## Consegna A
Trascrivi parola per parola il passo dell'articolo sul voto palese su Berlusconi che si apre con le parole contenenti "Dunque, un voto" e si chiude con "delle istituzioni democratiche.".
## Consegna B
Prosegui l'articolo sul voto palese su Berlusconi a partire dal punto in cui si interrompe.

## Estratto della pagina
* * * * * * *

Nov
04
2013
Voto palese su Berlusconi
Pubblicato su: www.lavalsugana.it

Ancora non sappiamo quando, se prima o dopo la legge di stabilità, quindi se all'inizio o alla fine di novembre. Ma ora sappiamo "come" voterà il plenum del Senato sulla proposta della Giunta per le elezioni di dichiarare decaduto Silvio Berlusconi: sarà un voto palese e non segreto.

Lo ha deciso mercoledì scorso, 30 ottobre, la Giunta per il regolamento di Palazzo Madama. Lo ha deciso a maggioranza, di stretta misura: 7 voti contro 6. Si sono espressi a favore del voto palese i 3 membri del Pd, i 2 grillini, la rappresentante di Sel e, vero ago della bilancia, la senatrice Linda Lanzillotta di Scelta civica; si sono invece schierati per il voto segreto i 3 del Pdl, il leghista, il rappresentante degli autonomisti di centrodestra e, un po' a sorpresa, in dissonanza dal Pd, il sudtirolese Karl Zeller. Come da prassi consolidata, il presidente del Senato, Piero Grasso, non ha votato.

Dunque, un voto controverso. Ma chi ha ragione? Come spesso accade, non è affatto evidente. Sappiamo come la pensa la stragrande maggioranza degli italiani: no al voto segreto, vogliamo sapere (sempre) come vota ogni parlamentare. Il voto palese è in effetti garanzia di trasparenza e corrisponde ad un principio di responsabilità degli eletti nei confronti degli elettori: argomenti tanto più forti in un'epoca di crisi di credibilità della politica e delle istituzioni democratiche.

* * * * * * *

## Dati registrati
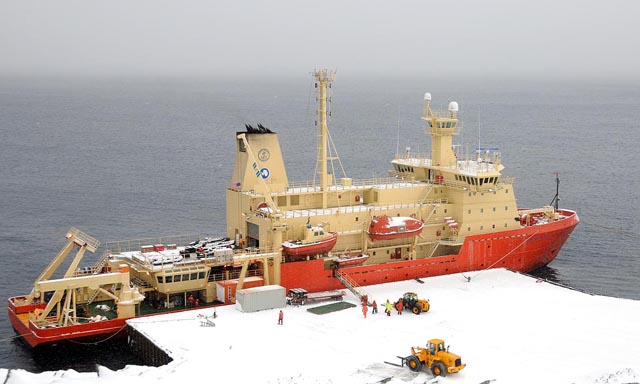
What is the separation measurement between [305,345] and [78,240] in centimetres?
1161

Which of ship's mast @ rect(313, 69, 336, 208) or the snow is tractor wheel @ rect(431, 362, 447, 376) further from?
ship's mast @ rect(313, 69, 336, 208)

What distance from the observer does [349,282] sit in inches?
1508

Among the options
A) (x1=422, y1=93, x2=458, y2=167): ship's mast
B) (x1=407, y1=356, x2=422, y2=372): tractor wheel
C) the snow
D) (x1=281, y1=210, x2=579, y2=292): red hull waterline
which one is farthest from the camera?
(x1=422, y1=93, x2=458, y2=167): ship's mast

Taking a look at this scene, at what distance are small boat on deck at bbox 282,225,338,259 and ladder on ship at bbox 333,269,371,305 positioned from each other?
1300 millimetres

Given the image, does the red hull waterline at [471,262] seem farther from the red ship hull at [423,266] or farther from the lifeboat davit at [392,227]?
the lifeboat davit at [392,227]

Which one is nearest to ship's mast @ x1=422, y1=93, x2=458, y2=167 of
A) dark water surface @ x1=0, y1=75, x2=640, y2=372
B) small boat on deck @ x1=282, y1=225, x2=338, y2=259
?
dark water surface @ x1=0, y1=75, x2=640, y2=372

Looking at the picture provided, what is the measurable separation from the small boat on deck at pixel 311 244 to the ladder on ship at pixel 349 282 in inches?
51.2

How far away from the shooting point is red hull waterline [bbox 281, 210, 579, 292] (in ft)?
124

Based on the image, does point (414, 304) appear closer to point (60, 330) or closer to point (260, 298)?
point (260, 298)

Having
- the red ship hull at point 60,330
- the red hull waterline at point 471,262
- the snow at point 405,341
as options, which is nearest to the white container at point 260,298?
the snow at point 405,341

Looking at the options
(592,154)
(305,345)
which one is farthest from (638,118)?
(305,345)

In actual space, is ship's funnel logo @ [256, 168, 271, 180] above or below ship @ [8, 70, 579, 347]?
above

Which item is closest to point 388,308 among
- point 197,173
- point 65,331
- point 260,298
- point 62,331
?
point 260,298

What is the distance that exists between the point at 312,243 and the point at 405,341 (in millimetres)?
8120
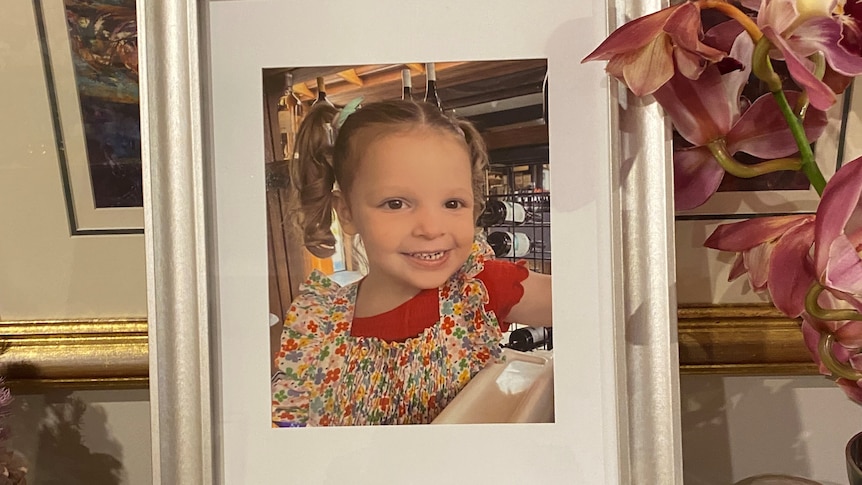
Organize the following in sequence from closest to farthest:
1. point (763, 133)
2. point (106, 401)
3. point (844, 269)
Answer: point (844, 269), point (763, 133), point (106, 401)

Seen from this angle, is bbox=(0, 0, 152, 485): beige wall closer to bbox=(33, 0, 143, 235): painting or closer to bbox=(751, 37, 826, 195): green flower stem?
bbox=(33, 0, 143, 235): painting

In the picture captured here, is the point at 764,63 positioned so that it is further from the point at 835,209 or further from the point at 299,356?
the point at 299,356

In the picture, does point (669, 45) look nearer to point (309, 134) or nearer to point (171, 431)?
point (309, 134)

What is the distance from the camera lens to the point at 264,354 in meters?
0.49

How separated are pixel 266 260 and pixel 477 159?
0.57 feet

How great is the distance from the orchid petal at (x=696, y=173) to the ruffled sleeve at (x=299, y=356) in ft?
0.94

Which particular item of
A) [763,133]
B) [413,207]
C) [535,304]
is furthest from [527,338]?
[763,133]

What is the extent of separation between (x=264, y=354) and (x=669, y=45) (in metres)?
0.36

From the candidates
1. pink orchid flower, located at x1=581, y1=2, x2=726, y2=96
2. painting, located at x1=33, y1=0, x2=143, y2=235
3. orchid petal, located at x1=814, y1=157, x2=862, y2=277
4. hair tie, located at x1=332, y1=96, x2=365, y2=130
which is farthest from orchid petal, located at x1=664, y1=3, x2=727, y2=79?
painting, located at x1=33, y1=0, x2=143, y2=235

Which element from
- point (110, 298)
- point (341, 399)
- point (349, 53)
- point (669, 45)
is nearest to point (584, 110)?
point (669, 45)

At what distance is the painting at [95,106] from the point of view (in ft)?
1.87

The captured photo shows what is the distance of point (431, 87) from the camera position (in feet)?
1.60

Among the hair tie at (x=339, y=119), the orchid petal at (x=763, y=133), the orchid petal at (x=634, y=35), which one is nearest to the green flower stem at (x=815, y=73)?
the orchid petal at (x=763, y=133)

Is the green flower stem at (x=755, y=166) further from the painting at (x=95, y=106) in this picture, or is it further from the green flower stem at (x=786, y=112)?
the painting at (x=95, y=106)
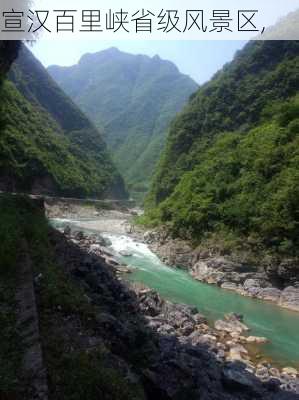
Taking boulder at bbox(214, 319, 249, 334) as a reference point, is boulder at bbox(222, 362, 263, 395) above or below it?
above

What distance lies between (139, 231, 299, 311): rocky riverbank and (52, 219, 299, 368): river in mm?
754

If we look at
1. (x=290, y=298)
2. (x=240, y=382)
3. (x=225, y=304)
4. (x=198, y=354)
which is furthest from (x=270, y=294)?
(x=240, y=382)

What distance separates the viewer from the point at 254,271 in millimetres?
26953

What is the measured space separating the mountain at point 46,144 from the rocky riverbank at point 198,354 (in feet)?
52.1

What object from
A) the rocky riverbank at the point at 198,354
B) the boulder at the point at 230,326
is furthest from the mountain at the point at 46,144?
the boulder at the point at 230,326

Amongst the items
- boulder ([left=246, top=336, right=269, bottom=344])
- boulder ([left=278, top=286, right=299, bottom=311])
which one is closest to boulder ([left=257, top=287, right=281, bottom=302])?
boulder ([left=278, top=286, right=299, bottom=311])

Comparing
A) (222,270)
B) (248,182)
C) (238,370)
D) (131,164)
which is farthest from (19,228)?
(131,164)

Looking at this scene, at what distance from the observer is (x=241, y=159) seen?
38.2m

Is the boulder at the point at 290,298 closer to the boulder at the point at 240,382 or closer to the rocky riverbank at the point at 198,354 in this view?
the rocky riverbank at the point at 198,354

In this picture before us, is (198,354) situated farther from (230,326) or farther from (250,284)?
(250,284)

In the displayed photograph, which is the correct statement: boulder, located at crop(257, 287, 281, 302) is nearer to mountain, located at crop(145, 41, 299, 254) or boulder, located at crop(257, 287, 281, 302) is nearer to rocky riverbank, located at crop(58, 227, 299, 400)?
mountain, located at crop(145, 41, 299, 254)

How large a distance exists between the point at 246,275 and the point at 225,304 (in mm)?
5091

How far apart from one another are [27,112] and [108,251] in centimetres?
5036

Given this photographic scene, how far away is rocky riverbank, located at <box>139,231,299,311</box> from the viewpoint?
24.0m
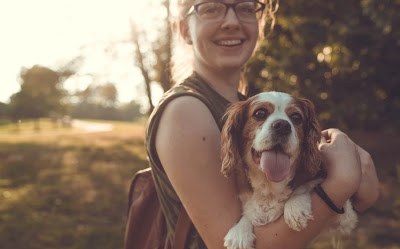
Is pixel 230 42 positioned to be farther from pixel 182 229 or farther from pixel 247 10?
pixel 182 229

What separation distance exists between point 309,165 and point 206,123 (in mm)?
571

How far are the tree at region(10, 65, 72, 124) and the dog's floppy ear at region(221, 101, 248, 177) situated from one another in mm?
14801

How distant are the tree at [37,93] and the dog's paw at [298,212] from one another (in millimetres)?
15210

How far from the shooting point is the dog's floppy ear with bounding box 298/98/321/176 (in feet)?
6.77

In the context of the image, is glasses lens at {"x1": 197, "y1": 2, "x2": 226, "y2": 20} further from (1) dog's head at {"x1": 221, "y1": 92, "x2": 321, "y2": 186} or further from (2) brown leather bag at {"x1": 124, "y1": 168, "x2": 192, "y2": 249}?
(2) brown leather bag at {"x1": 124, "y1": 168, "x2": 192, "y2": 249}

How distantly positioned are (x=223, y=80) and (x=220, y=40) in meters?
0.24

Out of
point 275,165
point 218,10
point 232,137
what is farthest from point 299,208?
point 218,10

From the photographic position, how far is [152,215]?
91.1 inches

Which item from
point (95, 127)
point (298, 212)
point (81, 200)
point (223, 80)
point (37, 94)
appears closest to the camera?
point (298, 212)

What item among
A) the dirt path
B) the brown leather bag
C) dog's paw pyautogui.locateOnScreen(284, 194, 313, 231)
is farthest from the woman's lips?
the dirt path

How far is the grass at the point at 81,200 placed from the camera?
6.75 meters

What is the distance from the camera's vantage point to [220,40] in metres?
2.38

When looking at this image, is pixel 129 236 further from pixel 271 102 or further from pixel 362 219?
pixel 362 219

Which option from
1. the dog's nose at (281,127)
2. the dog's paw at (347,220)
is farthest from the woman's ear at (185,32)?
the dog's paw at (347,220)
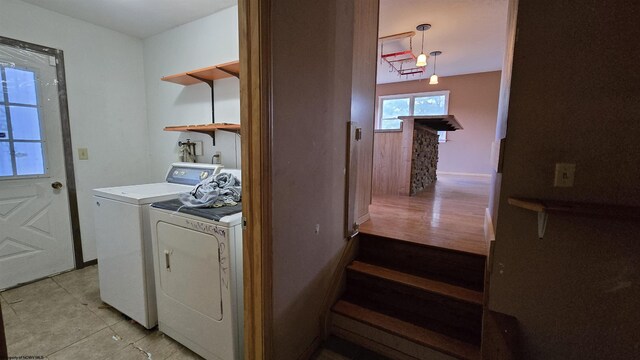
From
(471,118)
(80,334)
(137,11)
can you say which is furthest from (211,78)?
(471,118)

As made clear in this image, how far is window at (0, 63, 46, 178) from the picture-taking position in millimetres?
2145

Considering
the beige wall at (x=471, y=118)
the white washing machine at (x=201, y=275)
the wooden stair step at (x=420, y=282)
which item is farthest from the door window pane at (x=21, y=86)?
the beige wall at (x=471, y=118)

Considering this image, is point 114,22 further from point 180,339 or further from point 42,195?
point 180,339

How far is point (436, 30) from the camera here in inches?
144

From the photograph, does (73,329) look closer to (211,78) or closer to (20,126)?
(20,126)

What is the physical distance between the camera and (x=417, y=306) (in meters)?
1.74

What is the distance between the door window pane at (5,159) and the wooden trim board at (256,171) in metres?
2.53

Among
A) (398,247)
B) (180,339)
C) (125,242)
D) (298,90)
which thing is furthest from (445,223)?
(125,242)

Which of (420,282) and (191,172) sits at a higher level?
(191,172)

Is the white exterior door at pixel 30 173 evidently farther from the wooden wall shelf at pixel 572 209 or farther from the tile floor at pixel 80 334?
the wooden wall shelf at pixel 572 209

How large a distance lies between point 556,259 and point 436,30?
3529 millimetres

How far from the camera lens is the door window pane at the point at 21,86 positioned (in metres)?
2.17

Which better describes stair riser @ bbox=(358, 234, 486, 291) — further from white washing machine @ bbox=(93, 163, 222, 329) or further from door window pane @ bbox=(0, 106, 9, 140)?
door window pane @ bbox=(0, 106, 9, 140)

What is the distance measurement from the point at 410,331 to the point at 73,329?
230 cm
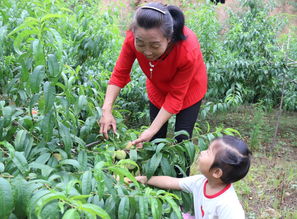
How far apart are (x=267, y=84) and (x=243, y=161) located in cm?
365

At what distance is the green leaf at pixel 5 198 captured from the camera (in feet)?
2.93

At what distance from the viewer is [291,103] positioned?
529 cm

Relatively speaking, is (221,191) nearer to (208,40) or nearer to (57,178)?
(57,178)

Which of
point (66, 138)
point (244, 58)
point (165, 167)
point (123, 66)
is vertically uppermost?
point (123, 66)

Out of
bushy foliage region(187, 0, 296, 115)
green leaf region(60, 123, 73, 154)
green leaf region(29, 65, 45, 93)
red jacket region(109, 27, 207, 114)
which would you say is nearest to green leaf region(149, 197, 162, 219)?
green leaf region(60, 123, 73, 154)

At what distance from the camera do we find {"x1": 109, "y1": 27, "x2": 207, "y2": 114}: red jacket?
75.2 inches

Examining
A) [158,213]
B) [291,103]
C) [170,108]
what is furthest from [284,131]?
[158,213]

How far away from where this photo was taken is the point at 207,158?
1691 millimetres

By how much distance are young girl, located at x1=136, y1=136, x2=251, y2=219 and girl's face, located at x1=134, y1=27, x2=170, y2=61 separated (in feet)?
1.72

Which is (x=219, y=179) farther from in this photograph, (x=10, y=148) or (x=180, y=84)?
(x=10, y=148)

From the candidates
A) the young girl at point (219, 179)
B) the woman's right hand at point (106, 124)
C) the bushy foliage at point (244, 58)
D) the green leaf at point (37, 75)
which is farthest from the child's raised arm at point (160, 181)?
the bushy foliage at point (244, 58)

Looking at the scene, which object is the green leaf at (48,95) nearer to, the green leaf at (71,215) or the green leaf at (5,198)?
the green leaf at (5,198)

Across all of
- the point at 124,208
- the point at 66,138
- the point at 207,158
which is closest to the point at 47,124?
the point at 66,138

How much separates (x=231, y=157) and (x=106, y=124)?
2.17 feet
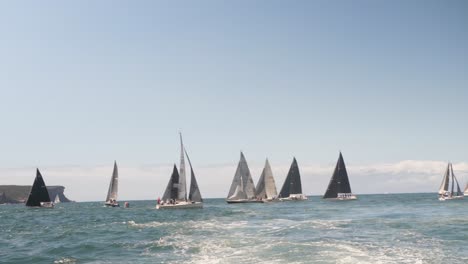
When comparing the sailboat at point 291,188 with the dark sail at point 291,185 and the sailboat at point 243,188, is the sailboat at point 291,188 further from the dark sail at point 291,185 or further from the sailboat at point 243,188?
the sailboat at point 243,188

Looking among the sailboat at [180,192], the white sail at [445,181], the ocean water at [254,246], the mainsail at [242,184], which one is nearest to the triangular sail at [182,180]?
the sailboat at [180,192]

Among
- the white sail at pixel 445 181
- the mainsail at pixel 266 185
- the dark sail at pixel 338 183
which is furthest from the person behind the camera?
the white sail at pixel 445 181

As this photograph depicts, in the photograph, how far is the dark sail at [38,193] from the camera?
115969mm

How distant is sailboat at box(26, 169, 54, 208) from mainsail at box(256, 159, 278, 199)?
2371 inches

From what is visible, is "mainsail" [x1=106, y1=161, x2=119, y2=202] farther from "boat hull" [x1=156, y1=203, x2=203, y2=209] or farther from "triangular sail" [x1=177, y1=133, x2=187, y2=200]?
"triangular sail" [x1=177, y1=133, x2=187, y2=200]

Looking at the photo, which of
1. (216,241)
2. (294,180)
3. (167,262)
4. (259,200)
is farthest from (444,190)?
(167,262)

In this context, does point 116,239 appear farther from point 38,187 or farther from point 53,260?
point 38,187

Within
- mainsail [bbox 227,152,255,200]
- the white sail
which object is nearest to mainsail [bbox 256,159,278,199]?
mainsail [bbox 227,152,255,200]

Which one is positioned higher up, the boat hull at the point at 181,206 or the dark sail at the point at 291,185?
the dark sail at the point at 291,185

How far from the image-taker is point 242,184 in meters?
123

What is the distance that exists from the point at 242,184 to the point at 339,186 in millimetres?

* * * * * * *

## Risposta A
Dunque, un voto controverso. Ma chi ha ragione? Come spesso accade, non è affatto evidente. Sappiamo come la pensa la stragrande maggioranza degli italiani: no al voto segreto, vogliamo sapere (sempre) come vota ogni parlamentare. Il voto palese è in effetti garanzia di trasparenza e corrisponde ad un principio di responsabilità degli eletti nei confronti degli elettori: argomenti tanto più forti in un'epoca di crisi di credibilità della politica e delle istituzioni democratiche.

## Risposta B
Non mancano tuttavia ragioni che militano a favore del voto segreto, sia pure come eccezione e certo non come regola: la principale di queste ragioni è la garanzia della libertà di coscienza del parlamentare, che deve potersi esprimere, in certi casi, nell'interesse del buon funzionamento delle istituzioni democratiche, senza subire pressioni esterne di nessun genere. Ad esempio, la Costituzione, al terzo comma dell'articolo 83, prescrive che il Presidente della Repubblica sia eletto a "scrutinio segreto".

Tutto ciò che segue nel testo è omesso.